[start of Text excerpt]

# The Beatles Vs Rush



## Kindbud (Jun 5, 2007)

ight i love The Beatles their my favorite band love all their songs and me and smoking mom are having a argument so who do yall like beter THE BEATLES  or RUSH ???? VOTE ON IT!!:fly: :fly:


----------



## SmokinMom (Jun 5, 2007)

*Rush, hands down!!!*


----------



## Kindbud (Jun 5, 2007)

oh yeah dose anybuddy eles think that the sing for rush sounds like a girl???


----------



## Kindbud (Jun 5, 2007)

SmokinMom said:
			
		

> *Rush, hands down!!!*


 
BBBBOOOOOOO GO HOME LOL


----------



## SmokinMom (Jun 5, 2007)

You dork, the poll is biased anyways.


----------



## Kindbud (Jun 5, 2007)

No Its Not Lmao


----------



## SmokinMom (Jun 5, 2007)

OK...sure.

LMAO


----------



## Kindbud (Jun 5, 2007)

ok whatever The Beatles are better then rush anyday


----------



## Kindbud (Jun 5, 2007)

you are crazy mom the beatles are better then rush anydayso i wonder if their not beter then rush why did THE ROLLING STONES MAGAZINE RANK THE BEATLES #1 THATS #1 ON THEIR LIST OF 100 GREATEST ARTIST OF ALL TIME NOT RUSH GAME OVER! i would rather listen to talk radio then rush


----------



## SmokinMom (Jun 5, 2007)

So if you don't like them then don't listen.  Duhhhhh!


----------



## AlienBait (Jun 5, 2007)

Hate to get into the middle of you two... , But I like them both.  The styles are so different, it is not a good comparison.

I will say, though, Rush's technical skills are better than the Beatles, but I really don't like anything by Rush after Power Windows....


----------



## SmokinMom (Jun 5, 2007)

AlienBait said:
			
		

> ... but I really don't like anything by Rush after Power Windows....


 
Me either!


----------



## AlienBait (Jun 5, 2007)

SmokinMom said:
			
		

> Me either!


 
LOL!  We are probably the same age....Mid 40's?


----------



## SmokinMom (Jun 5, 2007)

Close.  I'll be 38 this yr.

But the new stuff is no where near the calibur of the older Rush.


----------



## AlienBait (Jun 5, 2007)

SmokinMom said:
			
		

> Close. I'll be 38 this yr.


 
Oh, you're young....

By they way, I learned years ago, it is useless to argue "Who is better" when it comes to music.

Everyone has their personal preference and no one will ever "Win."

Good luck guys ....LOL!!!


----------



## SmokinMom (Jun 5, 2007)

[end of Text excerpt]
[start of Recorded information]

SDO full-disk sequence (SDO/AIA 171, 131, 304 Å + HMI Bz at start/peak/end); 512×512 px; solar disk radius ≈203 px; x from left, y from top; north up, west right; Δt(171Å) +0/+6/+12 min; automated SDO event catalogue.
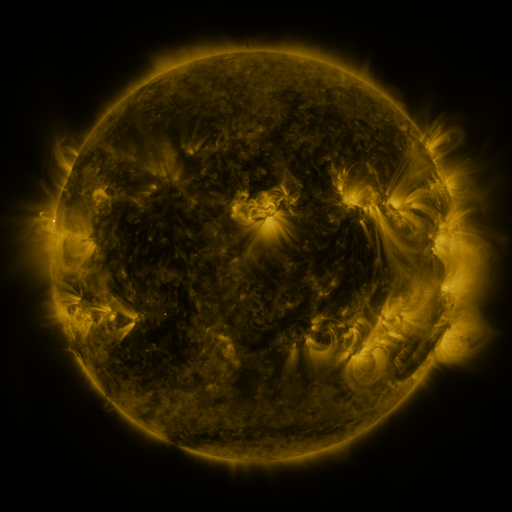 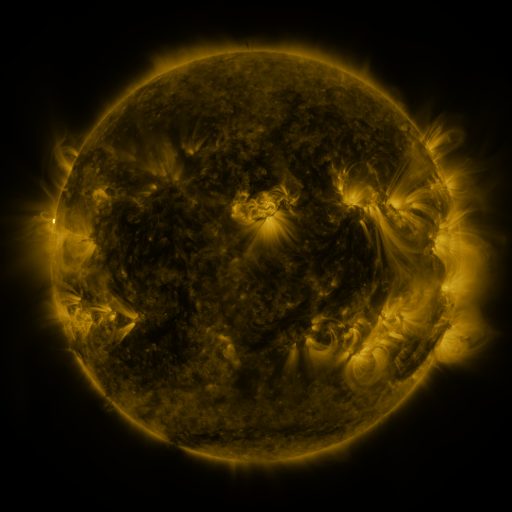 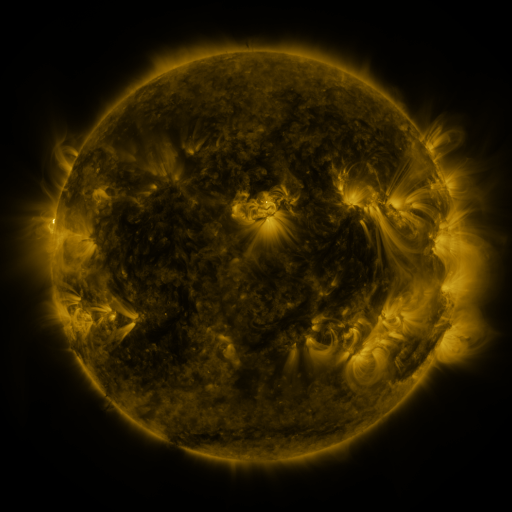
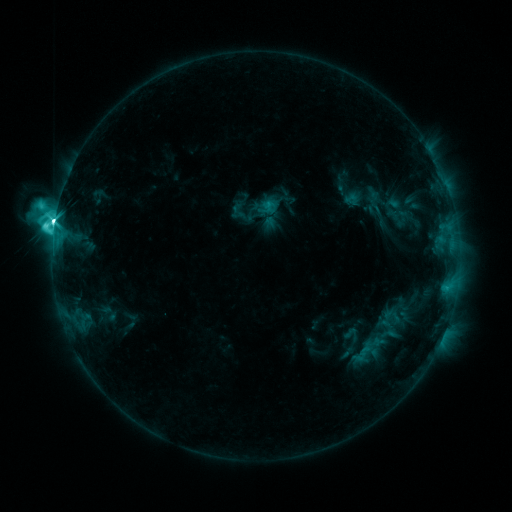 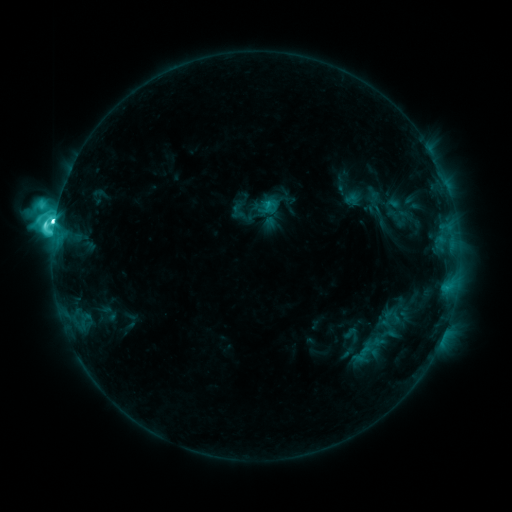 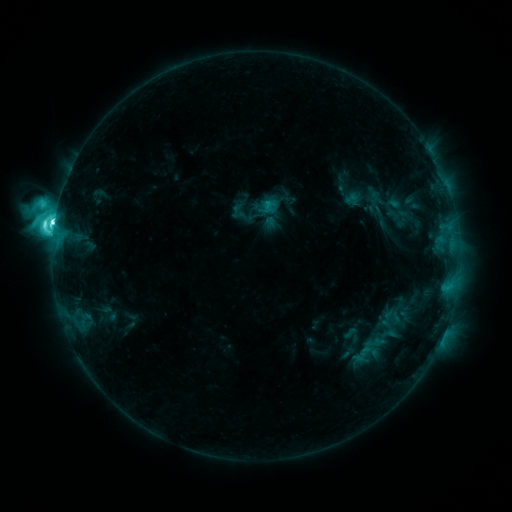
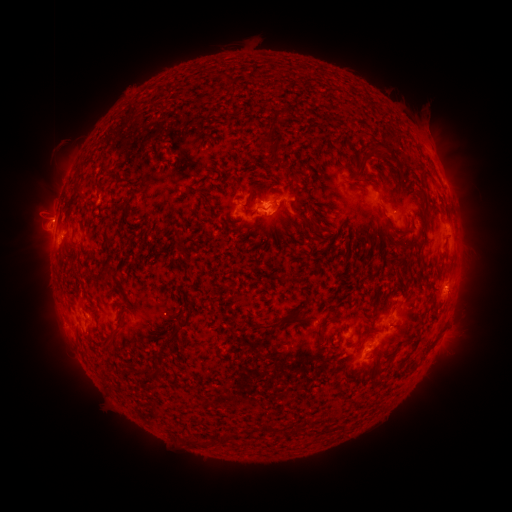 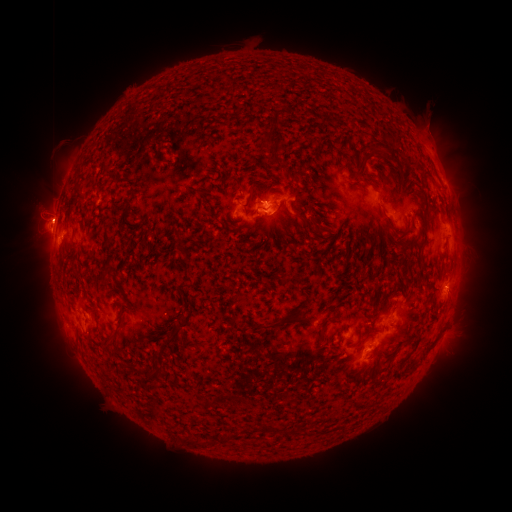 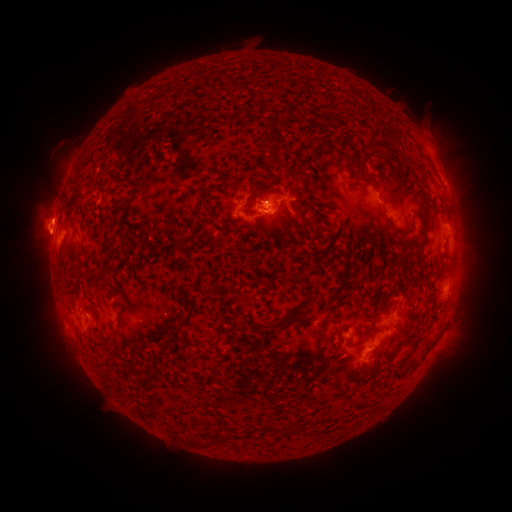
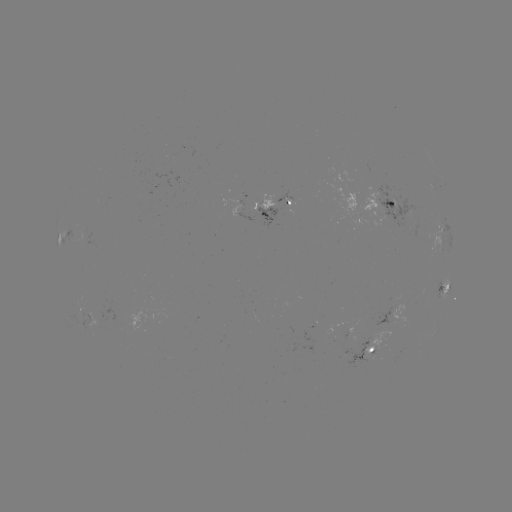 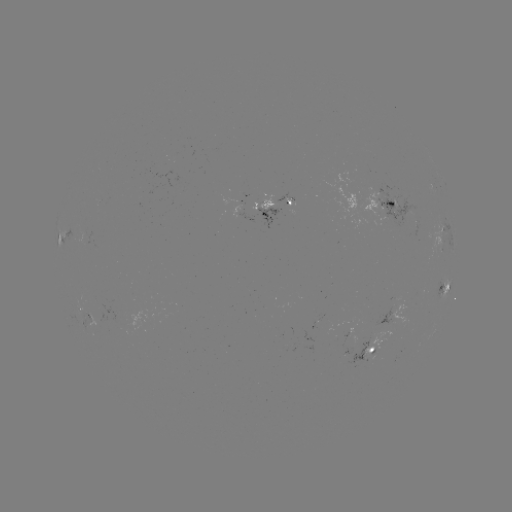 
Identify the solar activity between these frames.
eruption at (36, 231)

[end of Recorded information]

= Task description =
In the Beatles-versus-Rush thread, copy the passage starting at "Oh, you're young...." and ending at "luck guys ....LOL!!!", swapping "music" for "sports". The data was taken from a separate source.

= Exercise solution =
Oh, you're young....

By they way, I learned years ago, it is useless to argue "Who is better" when it comes to sports.

Everyone has their personal preference and no one will ever "Win."

Good luck guys ....LOL!!!